I cried the day Reagan got shot. But not because Reagan got shot.
Thirty years ago today I was a few days shy of my eleventh birthday, and I was a burgeoning cinephile. I loved Star Wars and Close Encounters, of course, but I went to see every movie I could, including grownup ones with my parents like Coal Miner’s Daughter (which I saw twice at the long-gone Trans-Lux 85th Street Theatre, two blocks from our home in Manhattan), The Elephant Man (at Loew’s Orpheum), and the wholly inappropriate Dressed to Kill (at 72nd Street Playhouse; afterward my mother said, “Please don’t tell any of your friends we took you to see this.”) My favorite was probably Hair. But to my ten-year-old self, there was no such thing as a bad movie.

_PARTS OF THE EXERCISE_.
a) List every movie title mentioned in the moviegoing passage.
b) Please continue the moviegoing passage, picking up right after its final sentence.
The items after this point aren't needed.

_DATA SHOWN_.
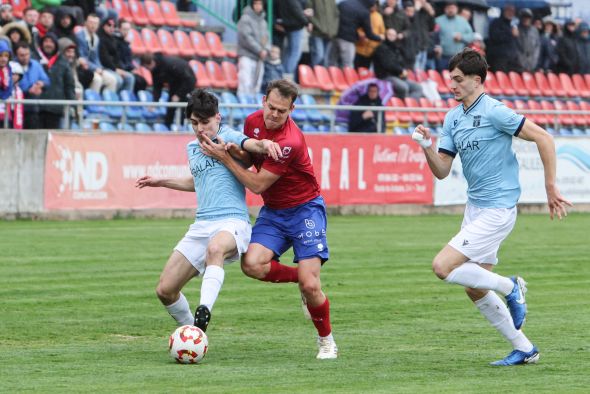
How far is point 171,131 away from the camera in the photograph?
76.9ft

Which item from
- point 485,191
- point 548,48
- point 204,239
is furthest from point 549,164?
point 548,48

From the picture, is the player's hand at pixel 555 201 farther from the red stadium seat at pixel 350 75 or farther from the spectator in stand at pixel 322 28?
the red stadium seat at pixel 350 75

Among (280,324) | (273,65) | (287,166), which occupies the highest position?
(287,166)

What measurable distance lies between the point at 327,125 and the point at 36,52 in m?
5.84

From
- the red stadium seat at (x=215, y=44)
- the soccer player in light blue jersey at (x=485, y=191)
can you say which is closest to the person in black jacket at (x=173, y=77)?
the red stadium seat at (x=215, y=44)

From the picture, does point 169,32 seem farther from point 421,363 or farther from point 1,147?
point 421,363

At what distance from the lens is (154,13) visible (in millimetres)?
29844

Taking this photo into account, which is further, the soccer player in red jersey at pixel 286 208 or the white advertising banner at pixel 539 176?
the white advertising banner at pixel 539 176

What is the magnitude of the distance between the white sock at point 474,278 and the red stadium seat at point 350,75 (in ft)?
68.5

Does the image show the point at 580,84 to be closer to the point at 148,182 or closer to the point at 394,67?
the point at 394,67

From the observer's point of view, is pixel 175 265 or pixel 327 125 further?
pixel 327 125

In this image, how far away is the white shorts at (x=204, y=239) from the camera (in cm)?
977

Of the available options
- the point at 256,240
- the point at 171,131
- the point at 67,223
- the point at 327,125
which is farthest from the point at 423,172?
the point at 256,240

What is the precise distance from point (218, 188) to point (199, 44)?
2030 cm
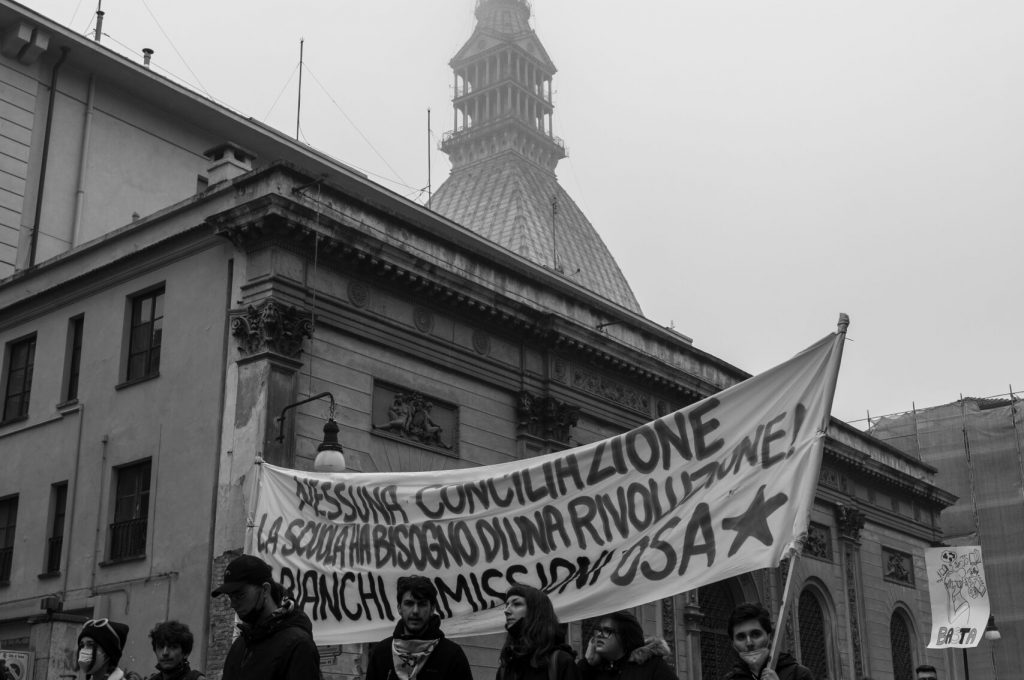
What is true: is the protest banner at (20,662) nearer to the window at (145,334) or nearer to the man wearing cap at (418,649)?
the window at (145,334)

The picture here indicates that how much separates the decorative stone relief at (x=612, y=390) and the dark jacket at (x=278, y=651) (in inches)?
870

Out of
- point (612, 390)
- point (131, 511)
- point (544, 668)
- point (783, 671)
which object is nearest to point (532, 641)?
point (544, 668)

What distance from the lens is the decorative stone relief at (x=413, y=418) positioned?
2333 cm

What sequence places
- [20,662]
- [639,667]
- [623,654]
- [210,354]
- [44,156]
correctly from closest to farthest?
[639,667], [623,654], [20,662], [210,354], [44,156]

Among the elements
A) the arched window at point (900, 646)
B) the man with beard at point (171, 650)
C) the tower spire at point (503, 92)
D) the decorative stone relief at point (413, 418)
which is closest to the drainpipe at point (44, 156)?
the decorative stone relief at point (413, 418)

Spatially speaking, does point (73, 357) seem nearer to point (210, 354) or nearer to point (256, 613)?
point (210, 354)

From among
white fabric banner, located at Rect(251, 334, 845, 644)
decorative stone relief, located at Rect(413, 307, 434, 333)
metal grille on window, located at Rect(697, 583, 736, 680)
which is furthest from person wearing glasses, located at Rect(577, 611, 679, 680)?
metal grille on window, located at Rect(697, 583, 736, 680)

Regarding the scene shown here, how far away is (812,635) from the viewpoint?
124ft

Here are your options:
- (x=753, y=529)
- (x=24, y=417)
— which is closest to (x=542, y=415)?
(x=24, y=417)

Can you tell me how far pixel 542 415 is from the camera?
2695 centimetres

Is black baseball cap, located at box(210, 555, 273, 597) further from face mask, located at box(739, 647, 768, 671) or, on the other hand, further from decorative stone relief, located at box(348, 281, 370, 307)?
decorative stone relief, located at box(348, 281, 370, 307)

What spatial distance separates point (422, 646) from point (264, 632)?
158cm

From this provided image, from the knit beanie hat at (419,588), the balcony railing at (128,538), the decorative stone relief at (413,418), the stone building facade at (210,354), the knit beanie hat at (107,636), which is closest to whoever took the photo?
the knit beanie hat at (419,588)

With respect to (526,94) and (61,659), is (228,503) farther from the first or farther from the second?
(526,94)
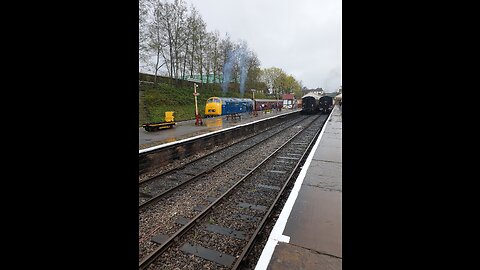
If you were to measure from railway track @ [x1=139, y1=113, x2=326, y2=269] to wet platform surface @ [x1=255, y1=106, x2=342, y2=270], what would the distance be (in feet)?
2.14

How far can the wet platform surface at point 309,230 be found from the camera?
3.10 metres

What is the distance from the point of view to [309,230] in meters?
3.84

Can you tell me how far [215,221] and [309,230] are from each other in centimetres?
204

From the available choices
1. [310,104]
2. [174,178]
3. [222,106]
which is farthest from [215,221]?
[310,104]

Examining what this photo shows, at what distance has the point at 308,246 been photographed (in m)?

_ANSWERS BELOW_.
a) Star Wars, Close Encounters, Coal Miner's Daughter, The Elephant Man, Dressed to Kill, Hair

b)
I had also recently learned that there was something called the Academy Awards, and that you could see them on TV. March 30, 1981, was a Monday, the last day of my fifth-grade spring break. That night I was going to watch the Oscars for the first time. I was ecstatic. That afternoon I was home with my friend Kingman, and we were watching my parents’ black-and-white TV when the news of the assassination attempt came on. The slo-mo images of Reagan waving, grimacing, and being pushed into his limo have stayed with me, but Kingman and I were unfazed. (Maybe that had something to do with the horror movies we had begun seeing, like The Fog. I remember staying up late around this time to watch Psycho on TV. Alone.)
There was a rule about TV in my house. My parents allowed me and my brother to watch TV only on weekends and during school breaks. That evening, when we tuned in to watch the Oscars, an announcer said that the ceremony would be postponed for one day out of respect for our hospitalized president.
I was devastated.
I sobbed. My parents were sympathetic but baffled—what on earth was wrong? I choked out that tomorrow night was a school night and I wouldn’t be allowed to watch the Oscars. I think I kept crying even after they assured me they'd make a one-time exception.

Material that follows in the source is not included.